* DOCUMENT SECTION
## Begin

As for the sba borrowing money, I have been this route and do not beleive the publicity, you need money to borrow money, if you own a house they want collateral. NEVER take this route if you fail remember your home is on the line.
I know none of this postive, but I am still hunting and working my way through the options, and know I will find the solution, hope some of this helps.
post #39 of 55
I have been decorating cakes for almost 10 years, out of my home. In MI you must have a seperate kitchen, no ifs, ands, or buts about it. I just recently got very lucky with my community center. (I've been after them for 2 years to let me use their kitchen.) I wrote a letter to the board members, told them what I do & what I wanted & what I would do for them in exchange for use of the kitchen. It doesn't have to cost alot. Be creative! The things I had to do were 1) get a DBA ($10.00) & 2)get a license for the kitchen ($70.00).

Another option, to become "patially" legal (a friend of mine did this) is to get an LLC. (Legal liability company.) This will cost you about $50.

## End

* DATA SHOWN
## Begin

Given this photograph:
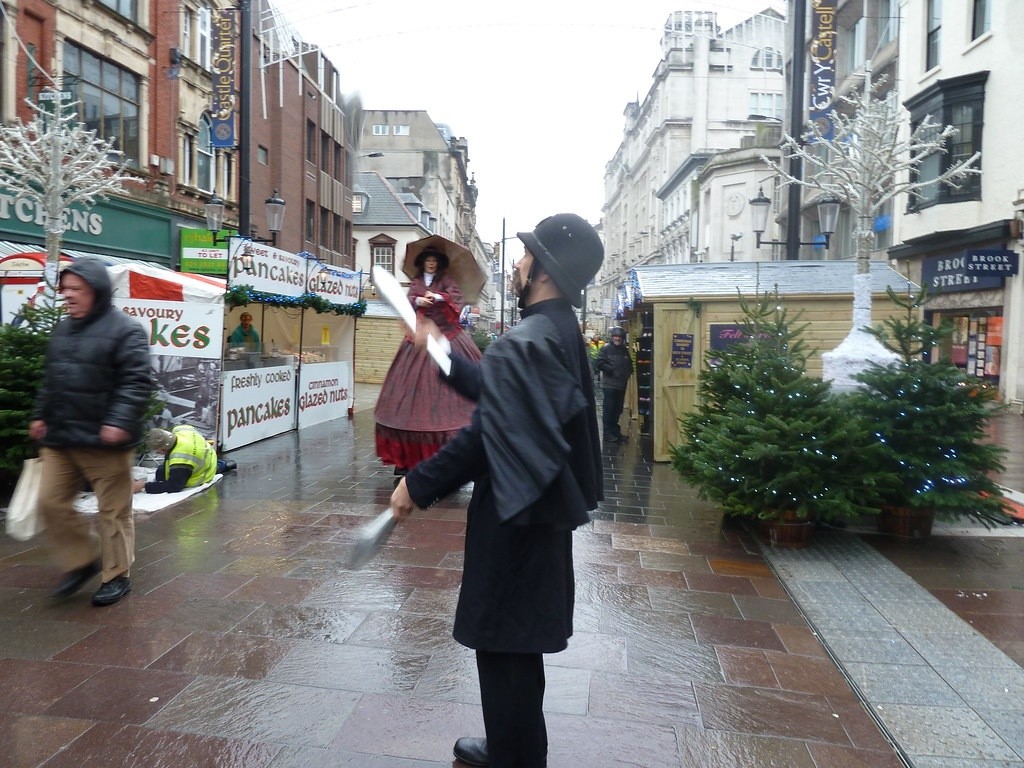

## End

* STATED PROBLEM
Repeat the text on running a cake business from home word for word, between "As for the sba" and "of this helps.", inclusive.

* WORKED SOLUTION
As for the sba borrowing money, I have been this route and do not beleive the publicity, you need money to borrow money, if you own a house they want collateral. NEVER take this route if you fail remember your home is on the line.
I know none of this postive, but I am still hunting and working my way through the options, and know I will find the solution, hope some of this helps.